→ **Task**
Your task is to repeat all of the data exactly while excluding the pictures.

Data entries:

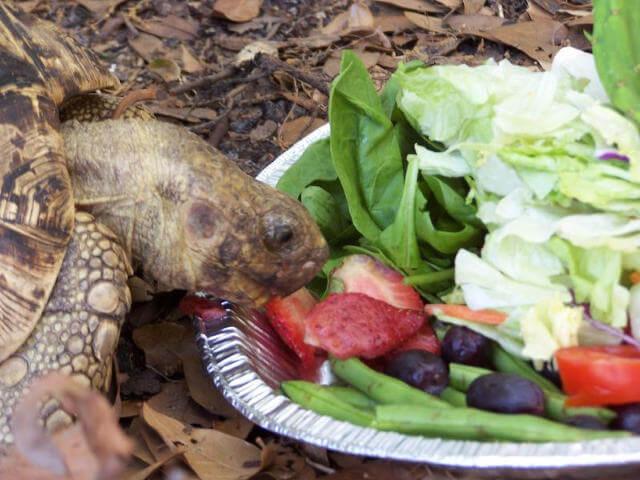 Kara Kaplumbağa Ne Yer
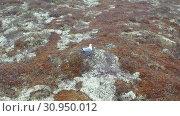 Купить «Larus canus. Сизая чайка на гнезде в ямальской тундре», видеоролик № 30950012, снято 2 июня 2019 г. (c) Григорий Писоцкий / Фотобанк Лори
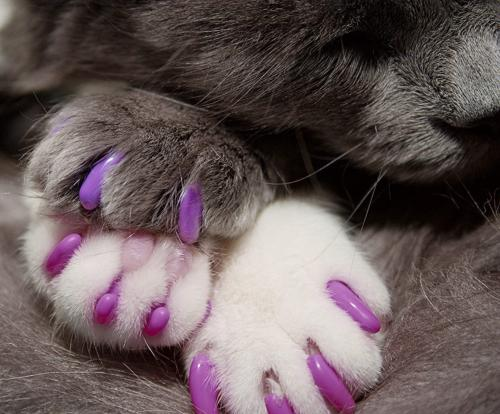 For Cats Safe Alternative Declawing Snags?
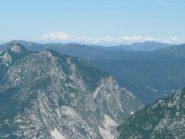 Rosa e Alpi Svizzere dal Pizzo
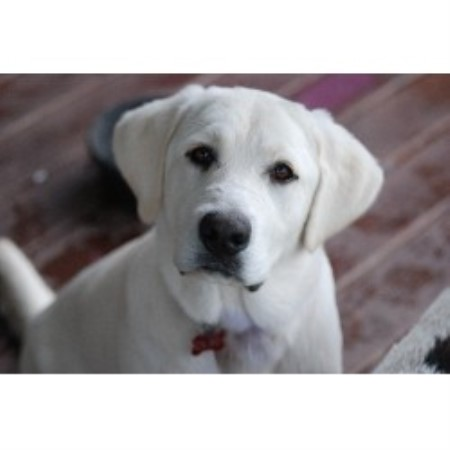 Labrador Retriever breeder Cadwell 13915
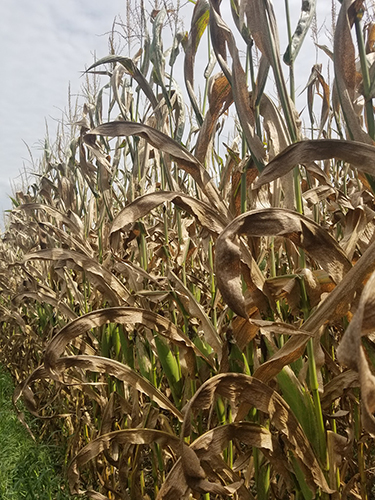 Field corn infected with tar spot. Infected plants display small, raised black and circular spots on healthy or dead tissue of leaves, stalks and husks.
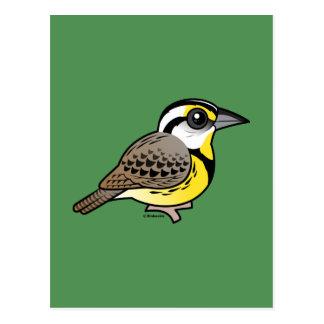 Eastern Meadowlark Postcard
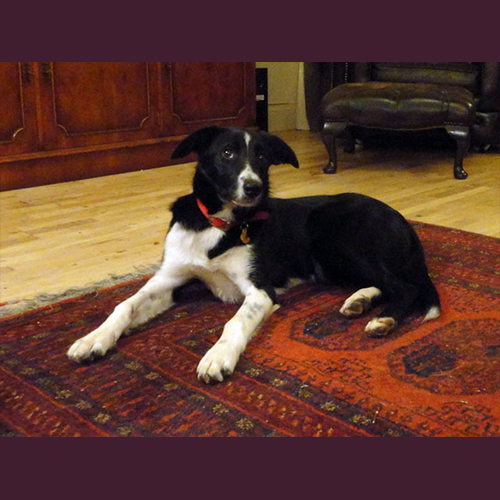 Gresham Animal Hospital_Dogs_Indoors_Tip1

→ **Answer box**
 Kara Kaplumbağa Ne Yer
 Купить «Larus canus. Сизая чайка на гнезде в ямальской тундре», видеоролик № 30950012, снято 2 июня 2019 г. (c) Григорий Писоцкий / Фотобанк Лори
 For Cats Safe Alternative Declawing Snags?
 Rosa e Alpi Svizzere dal Pizzo
 Labrador Retriever breeder Cadwell 13915
 Field corn infected with tar spot. Infected plants display small, raised black and circular spots on healthy or dead tissue of leaves, stalks and husks.
 Eastern Meadowlark Postcard
 Gresham Animal Hospital_Dogs_Indoors_Tip1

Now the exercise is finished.